In fact, David Rudolph wants it to be as informative and helpful as possible for Bethel Park residents.
“I know that ‘code officer’ is in my title, but you don’t want to act like an officer. You want to act like a liaison,” he said about his role with the municipality, which he joined as a staff member at the start of June.
His goal is for potentially unsafe situations to be rectified, and he prefers to start with a friendly approach.
“In a lot of cases, I’m trying to be there in an unofficial capacity, just to let them know there’s an issue. Sometimes, they didn’t know they’re in violation or didn’t know they weren’t in compliance,” Rudolph said. “If we can take care of it that way, that’s the best way to do it.”
From early indications, it appears he’s on the right track.
“In just a couple of weeks, I’ve been able to resolve, I’d say, about half of what the issues and some of the complaints were, simply by talking to somebody,” he said. “In several cases, they’ve had the issue abated before the five days or seven days or whatever we gave them was up. They’ve gotten on it pretty quickly and taken care of it, sometimes right away and before I even leave.”
The Bethel Park Code Enforcement Department is divided into two main responsibilities, with enforcement officers separate responsibilities. Rudolph handles property maintenance, while Vince Kelly takes care of residential building inspection.
Building code official Robert Hicks mostly oversees commercial structures.
“It all revolves around safety. We want to make sure that the homes are safe,” he said, and that applies to yards, too. “When Dave’s out, he looks for swimming pool violations. We want to make sure that the neighborhood kids don’t wander into an unsafe environment.”
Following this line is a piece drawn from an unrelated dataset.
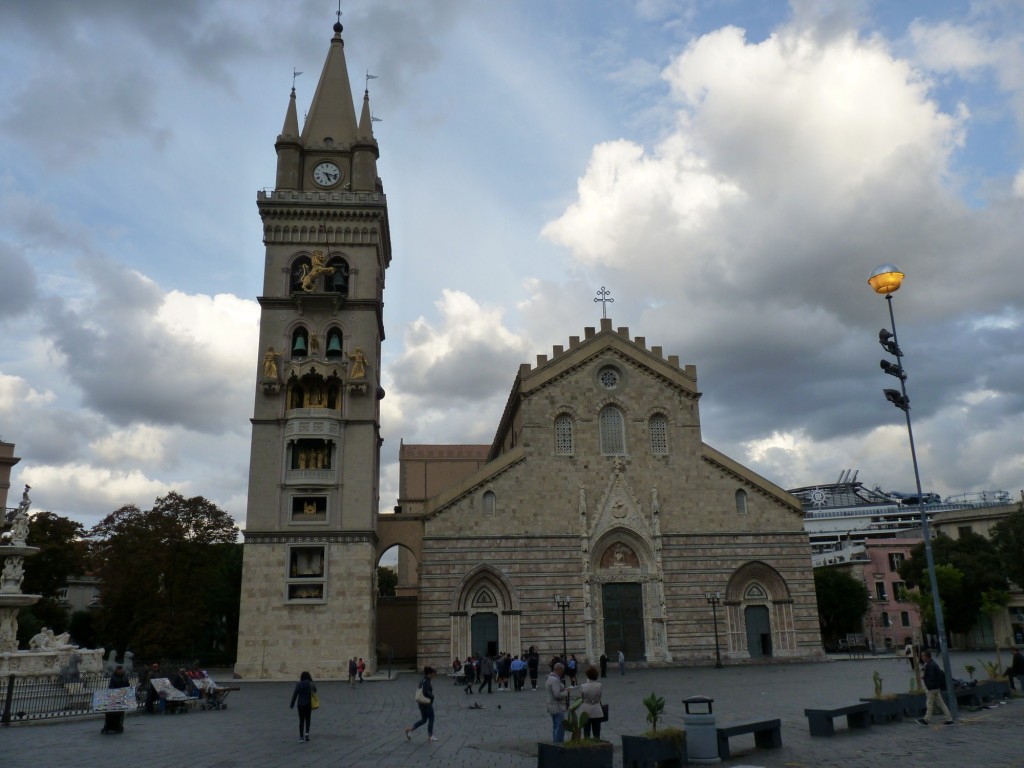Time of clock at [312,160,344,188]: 5:17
Because some language within the municipal code tends to be on the arcane side, Rudolph is willing to offer explanations to property owners, and he carries copies of applicable sections for their edification.
“Not only do they get notice of violation, they’re given the ordinance that corresponds with the violation or the issue at that specific property,” he said. “That’s something I believe very firmly in, indication first and then ultimately getting them into compliance.”
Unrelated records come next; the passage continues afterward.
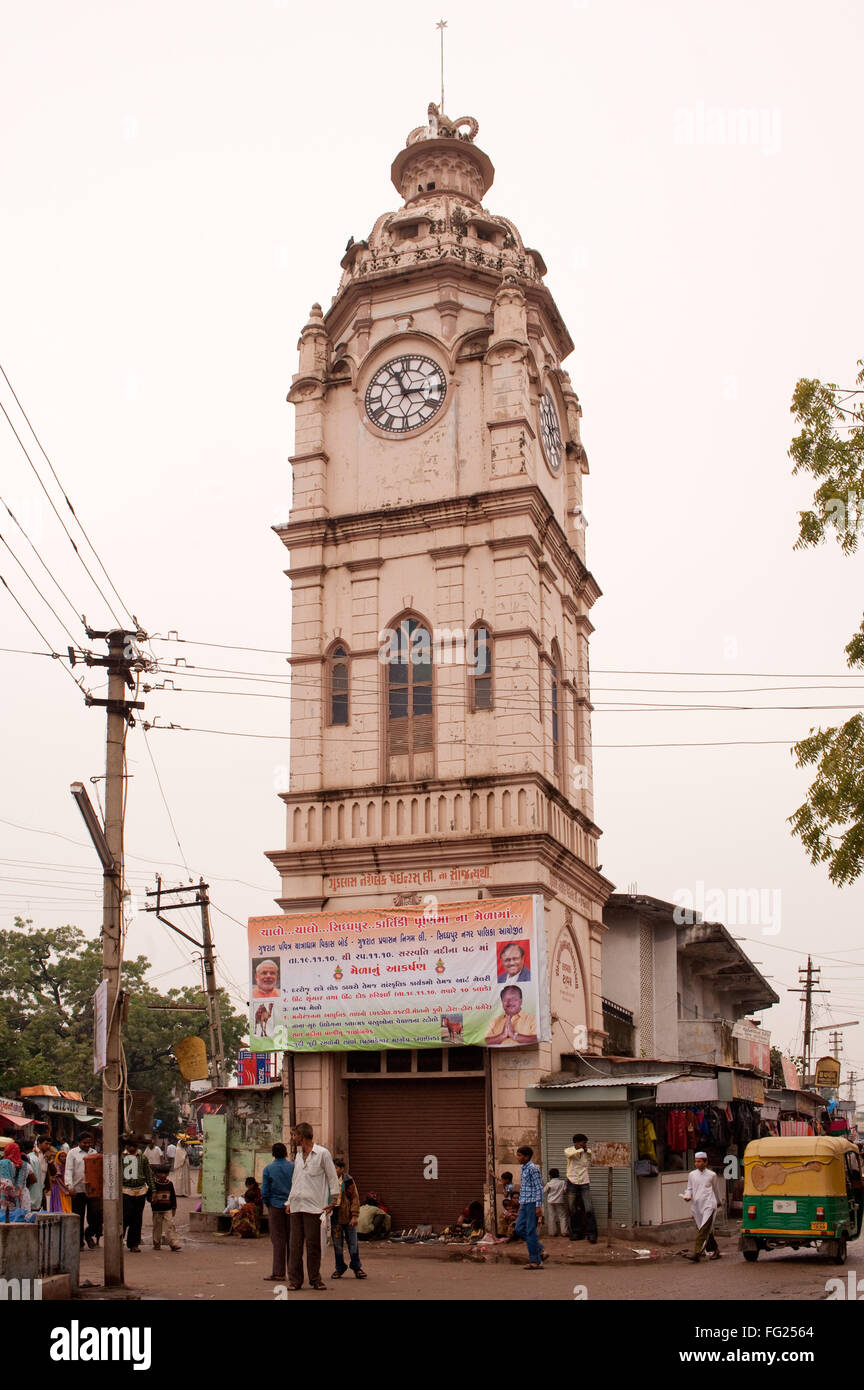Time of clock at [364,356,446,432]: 2:56
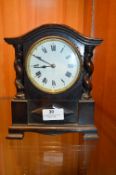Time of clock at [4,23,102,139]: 8:50
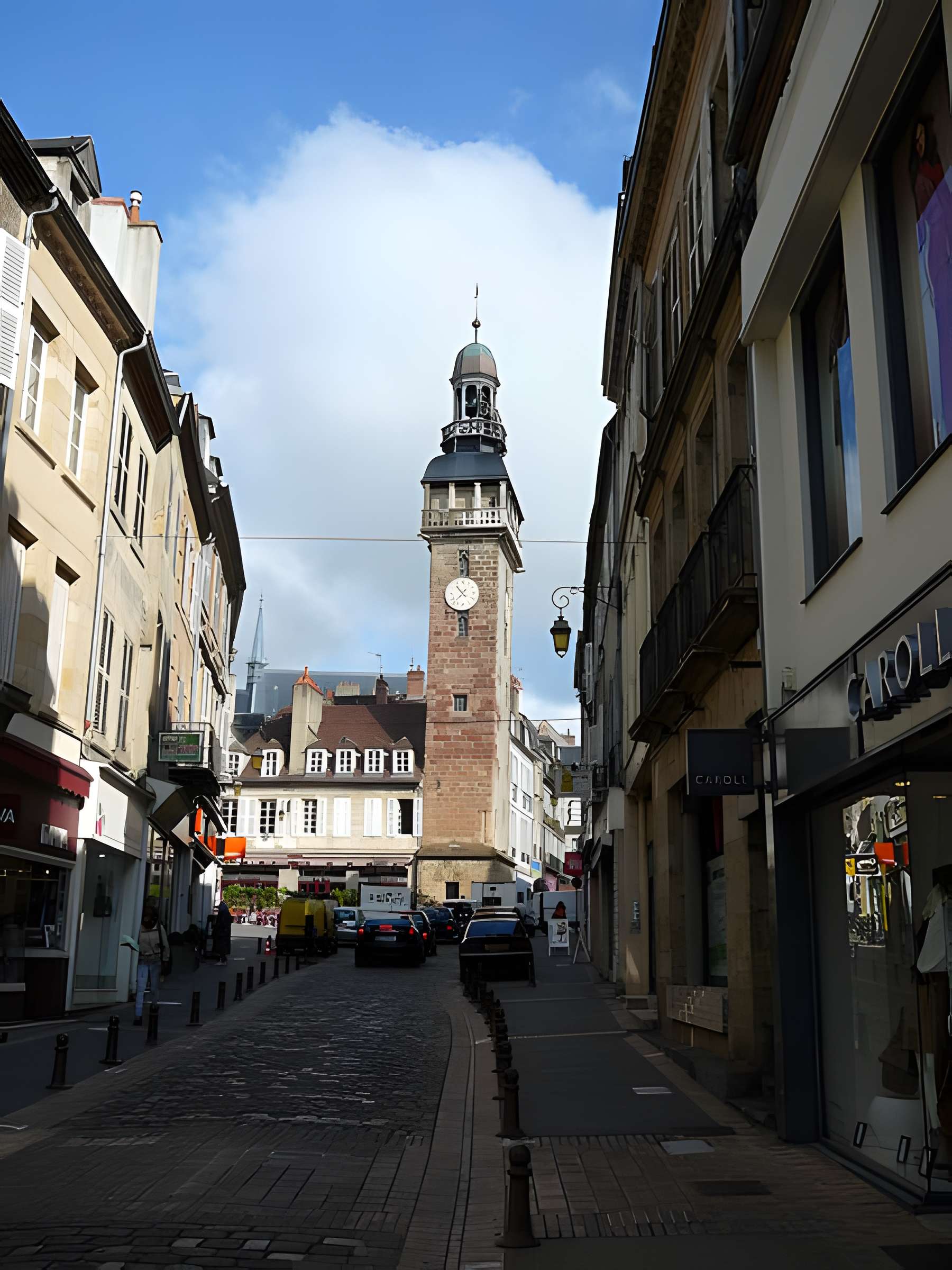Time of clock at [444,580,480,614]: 10:37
During the spring heading into summer, grass-related violations can be common.
“What we really want to try to do is next year, be on top of that,” Rudolph said, such as sending notifications to property owners in late winter. “Sometimes when people have a vacant lot, they kind of forget about it, so it’s just those simple reminders. And that hopefully stems the tide, and we’re able to get a handle on it moving into grass season.”
While his intent is to help residents bring their properties into compliance, there still are consequences for those who fail to do so.
“We’ll end up issuing a citation if we get to a point where we can’t get anything done,” Rudolph said.